Italian premier denounces anti-semitic graffiti

Premier expresses solidarity with Italian Jews over "ignoble gesture of hate and intolerance."

swastika graffiti 298.88 (photo credit: AP)
swastika graffiti 298.88
(photo credit: AP)
Italian Premier Romano Prodi on Tuesday denounced a swastika and other graffiti scrawled on walls in a Jewish neighborhood in Rome overnight, when huge crowds of soccer fans were in the streets to celebrate the nation's World Cup triumph. Some of the graffiti was painted on a wall near outdoor tables of a trattoria along the main street of the Old Ghetto, as the neighborhood is known. Prodi condemned the anti-Semitic graffiti in a letter to the president of the Union of the Italian Jewish Communities.

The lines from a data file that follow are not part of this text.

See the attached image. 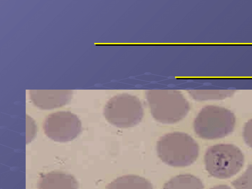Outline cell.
I'll return each instance as SVG.
<instances>
[{
  "label": "cell",
  "instance_id": "1",
  "mask_svg": "<svg viewBox=\"0 0 252 189\" xmlns=\"http://www.w3.org/2000/svg\"><path fill=\"white\" fill-rule=\"evenodd\" d=\"M157 152L159 158L165 163L174 167H184L196 160L199 147L188 134L176 131L160 137L157 141Z\"/></svg>",
  "mask_w": 252,
  "mask_h": 189
},
{
  "label": "cell",
  "instance_id": "2",
  "mask_svg": "<svg viewBox=\"0 0 252 189\" xmlns=\"http://www.w3.org/2000/svg\"><path fill=\"white\" fill-rule=\"evenodd\" d=\"M147 99L153 118L163 124L177 123L187 115L189 105L177 90H151Z\"/></svg>",
  "mask_w": 252,
  "mask_h": 189
},
{
  "label": "cell",
  "instance_id": "3",
  "mask_svg": "<svg viewBox=\"0 0 252 189\" xmlns=\"http://www.w3.org/2000/svg\"><path fill=\"white\" fill-rule=\"evenodd\" d=\"M235 125V117L230 110L215 105L202 108L193 122L196 134L205 139L225 137L233 131Z\"/></svg>",
  "mask_w": 252,
  "mask_h": 189
},
{
  "label": "cell",
  "instance_id": "4",
  "mask_svg": "<svg viewBox=\"0 0 252 189\" xmlns=\"http://www.w3.org/2000/svg\"><path fill=\"white\" fill-rule=\"evenodd\" d=\"M206 170L212 176L227 179L242 168L244 157L237 146L230 144H219L209 147L204 155Z\"/></svg>",
  "mask_w": 252,
  "mask_h": 189
},
{
  "label": "cell",
  "instance_id": "5",
  "mask_svg": "<svg viewBox=\"0 0 252 189\" xmlns=\"http://www.w3.org/2000/svg\"><path fill=\"white\" fill-rule=\"evenodd\" d=\"M104 116L112 125L121 128L134 126L141 121L143 109L138 98L126 94L110 98L104 108Z\"/></svg>",
  "mask_w": 252,
  "mask_h": 189
},
{
  "label": "cell",
  "instance_id": "6",
  "mask_svg": "<svg viewBox=\"0 0 252 189\" xmlns=\"http://www.w3.org/2000/svg\"><path fill=\"white\" fill-rule=\"evenodd\" d=\"M45 134L59 142L72 141L82 132V124L78 117L69 111H59L49 114L43 122Z\"/></svg>",
  "mask_w": 252,
  "mask_h": 189
},
{
  "label": "cell",
  "instance_id": "7",
  "mask_svg": "<svg viewBox=\"0 0 252 189\" xmlns=\"http://www.w3.org/2000/svg\"><path fill=\"white\" fill-rule=\"evenodd\" d=\"M30 98L33 103L42 109H50L64 105L70 100V90H31Z\"/></svg>",
  "mask_w": 252,
  "mask_h": 189
},
{
  "label": "cell",
  "instance_id": "8",
  "mask_svg": "<svg viewBox=\"0 0 252 189\" xmlns=\"http://www.w3.org/2000/svg\"><path fill=\"white\" fill-rule=\"evenodd\" d=\"M78 187L73 176L58 171L42 174L37 182V189H78Z\"/></svg>",
  "mask_w": 252,
  "mask_h": 189
},
{
  "label": "cell",
  "instance_id": "9",
  "mask_svg": "<svg viewBox=\"0 0 252 189\" xmlns=\"http://www.w3.org/2000/svg\"><path fill=\"white\" fill-rule=\"evenodd\" d=\"M106 189H153L151 182L136 175H126L118 177L108 184Z\"/></svg>",
  "mask_w": 252,
  "mask_h": 189
},
{
  "label": "cell",
  "instance_id": "10",
  "mask_svg": "<svg viewBox=\"0 0 252 189\" xmlns=\"http://www.w3.org/2000/svg\"><path fill=\"white\" fill-rule=\"evenodd\" d=\"M163 189H204L200 179L190 174L177 175L168 181Z\"/></svg>",
  "mask_w": 252,
  "mask_h": 189
},
{
  "label": "cell",
  "instance_id": "11",
  "mask_svg": "<svg viewBox=\"0 0 252 189\" xmlns=\"http://www.w3.org/2000/svg\"><path fill=\"white\" fill-rule=\"evenodd\" d=\"M235 92L232 90H191L190 94L195 99L204 100L222 99L232 95Z\"/></svg>",
  "mask_w": 252,
  "mask_h": 189
},
{
  "label": "cell",
  "instance_id": "12",
  "mask_svg": "<svg viewBox=\"0 0 252 189\" xmlns=\"http://www.w3.org/2000/svg\"><path fill=\"white\" fill-rule=\"evenodd\" d=\"M231 184L236 189H252V164L249 165L245 171Z\"/></svg>",
  "mask_w": 252,
  "mask_h": 189
},
{
  "label": "cell",
  "instance_id": "13",
  "mask_svg": "<svg viewBox=\"0 0 252 189\" xmlns=\"http://www.w3.org/2000/svg\"><path fill=\"white\" fill-rule=\"evenodd\" d=\"M243 136L246 143L252 148V118L245 124L243 130Z\"/></svg>",
  "mask_w": 252,
  "mask_h": 189
},
{
  "label": "cell",
  "instance_id": "14",
  "mask_svg": "<svg viewBox=\"0 0 252 189\" xmlns=\"http://www.w3.org/2000/svg\"><path fill=\"white\" fill-rule=\"evenodd\" d=\"M210 189H232L230 187L225 185L215 186Z\"/></svg>",
  "mask_w": 252,
  "mask_h": 189
}]
</instances>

The premier expressed his government's solidarity with the Jewish community and denounced the "ignoble gesture of hate and intolerance which strikes not only you, but all the Italian people." "I reiterate with force and indignation these words: similar gestures will not be underestimated and will not be tolerated," said Prodi, who leads a new, center-left government. The neighborhood, where many in Rome's tiny Jewish community live or work, is a few minutes walk from Circus Maximus, the ancient Roman entertainment area where more than 600,000 fans held a jubilant but largely peaceful rally for the players of the national team, which won the World Cup on Sunday night. The Monday night festivities lasted into the early hours of Tuesday morning. Police were inspecting the graffiti on Tuesday. Swastikas and extremist soccer fans have occasionally mixed in Italy. Fans for one of Rome's teams, Lazio, waved swastika flags this past season at a game where rival club supporters held red Communist flags. Also expressing indignation over the graffiti was Italy's head of state, President Giorgio Napolitano. The president called for "mobilization against any resurgence of anti-Semitism and racism" in Italy, which is predominantly Catholic.